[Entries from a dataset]
┌──

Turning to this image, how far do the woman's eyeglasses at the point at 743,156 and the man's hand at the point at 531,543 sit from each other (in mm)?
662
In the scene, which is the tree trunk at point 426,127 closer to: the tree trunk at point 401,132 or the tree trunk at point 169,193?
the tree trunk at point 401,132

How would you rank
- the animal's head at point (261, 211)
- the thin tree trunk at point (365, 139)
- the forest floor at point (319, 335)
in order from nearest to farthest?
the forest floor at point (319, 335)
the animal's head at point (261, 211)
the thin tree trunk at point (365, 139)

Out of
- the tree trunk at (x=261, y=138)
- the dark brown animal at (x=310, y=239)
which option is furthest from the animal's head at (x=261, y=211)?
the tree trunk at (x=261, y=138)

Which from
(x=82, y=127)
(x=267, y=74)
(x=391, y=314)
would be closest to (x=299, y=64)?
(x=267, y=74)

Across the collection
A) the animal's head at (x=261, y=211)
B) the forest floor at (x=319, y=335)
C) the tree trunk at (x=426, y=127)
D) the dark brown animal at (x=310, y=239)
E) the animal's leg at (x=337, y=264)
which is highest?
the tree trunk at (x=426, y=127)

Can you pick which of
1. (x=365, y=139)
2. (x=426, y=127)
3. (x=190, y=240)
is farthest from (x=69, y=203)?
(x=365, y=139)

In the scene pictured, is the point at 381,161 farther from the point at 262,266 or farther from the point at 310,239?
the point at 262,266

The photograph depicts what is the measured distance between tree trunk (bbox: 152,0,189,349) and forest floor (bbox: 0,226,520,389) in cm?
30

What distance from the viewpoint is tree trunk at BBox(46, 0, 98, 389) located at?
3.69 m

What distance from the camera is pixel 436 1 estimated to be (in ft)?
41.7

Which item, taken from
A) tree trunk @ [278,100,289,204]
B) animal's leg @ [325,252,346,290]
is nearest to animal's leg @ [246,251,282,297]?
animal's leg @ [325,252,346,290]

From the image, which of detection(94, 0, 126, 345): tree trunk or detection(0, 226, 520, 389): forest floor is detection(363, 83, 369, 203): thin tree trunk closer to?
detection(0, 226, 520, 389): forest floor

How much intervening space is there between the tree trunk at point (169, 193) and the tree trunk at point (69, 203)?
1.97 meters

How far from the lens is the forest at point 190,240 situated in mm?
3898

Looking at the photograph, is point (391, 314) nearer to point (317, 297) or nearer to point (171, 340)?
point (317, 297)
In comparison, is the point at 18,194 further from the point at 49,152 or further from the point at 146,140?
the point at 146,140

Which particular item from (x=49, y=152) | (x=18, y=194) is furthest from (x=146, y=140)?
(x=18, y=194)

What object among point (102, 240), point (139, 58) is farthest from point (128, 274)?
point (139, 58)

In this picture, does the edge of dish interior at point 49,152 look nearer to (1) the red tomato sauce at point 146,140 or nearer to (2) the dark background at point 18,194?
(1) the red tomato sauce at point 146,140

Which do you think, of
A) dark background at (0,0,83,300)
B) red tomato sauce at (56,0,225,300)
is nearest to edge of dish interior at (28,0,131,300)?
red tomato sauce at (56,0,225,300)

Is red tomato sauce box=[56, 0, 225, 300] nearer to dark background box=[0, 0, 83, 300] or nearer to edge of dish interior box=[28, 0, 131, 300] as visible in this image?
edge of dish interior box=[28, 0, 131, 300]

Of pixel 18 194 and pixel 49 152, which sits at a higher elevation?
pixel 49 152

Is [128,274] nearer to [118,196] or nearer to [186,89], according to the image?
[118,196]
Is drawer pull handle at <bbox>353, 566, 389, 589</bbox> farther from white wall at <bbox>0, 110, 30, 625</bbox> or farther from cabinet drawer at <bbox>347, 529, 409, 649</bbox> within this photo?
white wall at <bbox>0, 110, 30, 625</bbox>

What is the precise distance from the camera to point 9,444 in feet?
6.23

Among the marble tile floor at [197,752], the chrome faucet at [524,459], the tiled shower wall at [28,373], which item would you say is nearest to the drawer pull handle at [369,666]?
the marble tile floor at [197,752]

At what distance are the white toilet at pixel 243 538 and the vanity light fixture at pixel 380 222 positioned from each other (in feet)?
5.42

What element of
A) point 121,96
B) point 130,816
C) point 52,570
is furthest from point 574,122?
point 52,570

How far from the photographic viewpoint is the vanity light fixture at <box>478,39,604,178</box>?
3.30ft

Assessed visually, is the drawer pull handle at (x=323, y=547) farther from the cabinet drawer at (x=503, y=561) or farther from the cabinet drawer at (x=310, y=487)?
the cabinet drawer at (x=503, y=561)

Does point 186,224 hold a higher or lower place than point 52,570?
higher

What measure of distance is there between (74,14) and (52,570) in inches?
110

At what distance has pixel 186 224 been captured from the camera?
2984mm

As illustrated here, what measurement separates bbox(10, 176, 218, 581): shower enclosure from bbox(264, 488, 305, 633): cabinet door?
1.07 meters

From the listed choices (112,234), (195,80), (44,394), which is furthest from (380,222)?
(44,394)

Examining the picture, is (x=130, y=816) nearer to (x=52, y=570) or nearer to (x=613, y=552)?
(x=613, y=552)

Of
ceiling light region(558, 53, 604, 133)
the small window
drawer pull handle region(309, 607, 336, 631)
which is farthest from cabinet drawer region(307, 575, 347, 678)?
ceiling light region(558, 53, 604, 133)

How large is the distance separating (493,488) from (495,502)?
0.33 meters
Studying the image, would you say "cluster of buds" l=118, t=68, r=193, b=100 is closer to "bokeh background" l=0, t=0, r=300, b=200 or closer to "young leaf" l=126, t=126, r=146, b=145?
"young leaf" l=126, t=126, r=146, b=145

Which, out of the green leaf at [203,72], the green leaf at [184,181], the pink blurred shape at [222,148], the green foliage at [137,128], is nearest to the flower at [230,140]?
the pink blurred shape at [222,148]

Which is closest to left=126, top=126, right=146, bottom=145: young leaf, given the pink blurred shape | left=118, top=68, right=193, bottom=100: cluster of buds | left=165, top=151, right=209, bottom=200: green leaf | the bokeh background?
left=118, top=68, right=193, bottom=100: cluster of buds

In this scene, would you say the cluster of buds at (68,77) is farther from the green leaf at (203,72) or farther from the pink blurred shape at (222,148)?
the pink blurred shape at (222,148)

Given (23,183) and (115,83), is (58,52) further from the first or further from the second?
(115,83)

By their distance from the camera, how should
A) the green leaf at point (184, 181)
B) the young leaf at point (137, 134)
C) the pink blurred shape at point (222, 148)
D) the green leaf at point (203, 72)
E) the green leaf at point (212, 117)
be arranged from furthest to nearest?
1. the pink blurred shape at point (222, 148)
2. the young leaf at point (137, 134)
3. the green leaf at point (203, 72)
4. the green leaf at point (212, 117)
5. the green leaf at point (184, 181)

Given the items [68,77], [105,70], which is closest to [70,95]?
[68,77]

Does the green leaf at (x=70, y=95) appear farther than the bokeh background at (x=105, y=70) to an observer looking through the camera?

└──

Task details
Set down the entries verbatim, leaving none out.

Exercise output
Turning to this image, how far do the woman's eyeglasses at the point at 743,156 and the man's hand at the point at 531,543 sit from each other (in mm)?
662
In the scene, which is the tree trunk at point 426,127 closer to: the tree trunk at point 401,132 or the tree trunk at point 169,193?
the tree trunk at point 401,132

How would you rank
- the animal's head at point (261, 211)
- the thin tree trunk at point (365, 139)
- the forest floor at point (319, 335)
in order from nearest to farthest?
the forest floor at point (319, 335)
the animal's head at point (261, 211)
the thin tree trunk at point (365, 139)

Out of
- the tree trunk at (x=261, y=138)
- the dark brown animal at (x=310, y=239)
which option is furthest from the animal's head at (x=261, y=211)?
the tree trunk at (x=261, y=138)

Which from
(x=82, y=127)
(x=267, y=74)
(x=391, y=314)
would be closest to (x=299, y=64)?
(x=267, y=74)

Across the collection
A) the animal's head at (x=261, y=211)
B) the forest floor at (x=319, y=335)
C) the tree trunk at (x=426, y=127)
D) the dark brown animal at (x=310, y=239)
E) the animal's leg at (x=337, y=264)
which is highest?
the tree trunk at (x=426, y=127)

Can you pick which of
1. (x=365, y=139)
2. (x=426, y=127)
3. (x=190, y=240)
is farthest from (x=69, y=203)?
(x=365, y=139)

In the scene pictured, is the point at 381,161 farther from the point at 262,266 or farther from the point at 310,239?
the point at 262,266

The photograph depicts what is the measured distance between tree trunk (bbox: 152,0,189,349) and forest floor (bbox: 0,226,520,389) in cm?
30

What distance from the viewpoint is tree trunk at BBox(46, 0, 98, 389) located at?
3.69 m

What distance from the camera is pixel 436 1 estimated to be (in ft)?
41.7

Which item, taken from
A) tree trunk @ [278,100,289,204]
B) animal's leg @ [325,252,346,290]
is nearest to animal's leg @ [246,251,282,297]?
animal's leg @ [325,252,346,290]

From the image, which of detection(94, 0, 126, 345): tree trunk or detection(0, 226, 520, 389): forest floor is detection(363, 83, 369, 203): thin tree trunk closer to?
detection(0, 226, 520, 389): forest floor

How much intervening space is there between the tree trunk at point (169, 193) and the tree trunk at point (69, 203)?
1.97 meters

How far from the lens is the forest at point 190,240 situated in mm?
3898

Looking at the photograph, is point (391, 314) nearer to point (317, 297) or nearer to point (171, 340)?
point (317, 297)
In comparison, is the point at 18,194 further from the point at 49,152 or further from the point at 146,140?
the point at 146,140

Which particular item from (x=49, y=152) | (x=18, y=194) is furthest from (x=146, y=140)?
(x=18, y=194)

What object among point (102, 240), point (139, 58) is farthest from point (128, 274)?
point (139, 58)

In this picture, does the edge of dish interior at point 49,152 look nearer to (1) the red tomato sauce at point 146,140 or nearer to (2) the dark background at point 18,194?
(1) the red tomato sauce at point 146,140

Which do you think, of
A) dark background at (0,0,83,300)
B) red tomato sauce at (56,0,225,300)
is nearest to edge of dish interior at (28,0,131,300)?
red tomato sauce at (56,0,225,300)

Is red tomato sauce box=[56, 0, 225, 300] nearer to dark background box=[0, 0, 83, 300] or nearer to edge of dish interior box=[28, 0, 131, 300] as visible in this image?
edge of dish interior box=[28, 0, 131, 300]

Of pixel 18 194 and pixel 49 152, which sits at a higher elevation?
pixel 49 152

Is [128,274] nearer to [118,196] or nearer to [186,89], according to the image?
[118,196]
Is drawer pull handle at <bbox>353, 566, 389, 589</bbox> farther from white wall at <bbox>0, 110, 30, 625</bbox> or farther from cabinet drawer at <bbox>347, 529, 409, 649</bbox> within this photo?
white wall at <bbox>0, 110, 30, 625</bbox>

What is the precise distance from the camera to point 9,444 in feet?
6.23

Among the marble tile floor at [197,752], the chrome faucet at [524,459], the tiled shower wall at [28,373], which item would you say is nearest to the drawer pull handle at [369,666]?
the marble tile floor at [197,752]

At what distance are the white toilet at pixel 243 538 and the vanity light fixture at pixel 380 222 positioned from each other (in feet)?
5.42

What element of
A) point 121,96
B) point 130,816
C) point 52,570
is furthest from point 574,122?
point 52,570

How far from the photographic viewpoint is the vanity light fixture at <box>478,39,604,178</box>?
3.30ft

Assessed visually, is the drawer pull handle at (x=323, y=547) farther from the cabinet drawer at (x=503, y=561) or farther from the cabinet drawer at (x=310, y=487)?
the cabinet drawer at (x=503, y=561)

Does point 186,224 hold a higher or lower place than point 52,570?
higher

What measure of distance is there between (74,14) and (52,570) in inches?
110

At what distance has pixel 186 224 been captured from the camera?
2984mm

As illustrated here, what measurement separates bbox(10, 176, 218, 581): shower enclosure from bbox(264, 488, 305, 633): cabinet door?
1.07 meters

From the listed choices (112,234), (195,80), (44,394), which is furthest from (380,222)?
(44,394)

Examining the picture, is (x=130, y=816) nearer to (x=52, y=570) or nearer to (x=613, y=552)?
(x=613, y=552)

Of
ceiling light region(558, 53, 604, 133)
the small window
drawer pull handle region(309, 607, 336, 631)
which is farthest from cabinet drawer region(307, 575, 347, 678)?
ceiling light region(558, 53, 604, 133)

How large is the distance separating (493,488) from (495,502)?
0.33 meters
Studying the image, would you say "cluster of buds" l=118, t=68, r=193, b=100 is closer to "bokeh background" l=0, t=0, r=300, b=200 or closer to "young leaf" l=126, t=126, r=146, b=145?
"young leaf" l=126, t=126, r=146, b=145

Which, out of the green leaf at [203,72], the green leaf at [184,181], the pink blurred shape at [222,148], the green foliage at [137,128], is nearest to the flower at [230,140]?
the pink blurred shape at [222,148]

Which is closest to left=126, top=126, right=146, bottom=145: young leaf, given the pink blurred shape | left=118, top=68, right=193, bottom=100: cluster of buds | left=165, top=151, right=209, bottom=200: green leaf | the bokeh background?
left=118, top=68, right=193, bottom=100: cluster of buds

In this scene, would you say the cluster of buds at (68,77) is farther from the green leaf at (203,72) or farther from the pink blurred shape at (222,148)?
the pink blurred shape at (222,148)

Given (23,183) and (115,83), is (58,52) further from the first or further from the second?
(115,83)

By their distance from the camera, how should
A) the green leaf at point (184, 181)
B) the young leaf at point (137, 134)
C) the pink blurred shape at point (222, 148)
D) the green leaf at point (203, 72)
E) the green leaf at point (212, 117)
be arranged from furthest to nearest?
1. the pink blurred shape at point (222, 148)
2. the young leaf at point (137, 134)
3. the green leaf at point (203, 72)
4. the green leaf at point (212, 117)
5. the green leaf at point (184, 181)

Given the items [68,77], [105,70], which is closest to [70,95]?
[68,77]

Does the green leaf at (x=70, y=95) appear farther than the bokeh background at (x=105, y=70) to an observer looking through the camera?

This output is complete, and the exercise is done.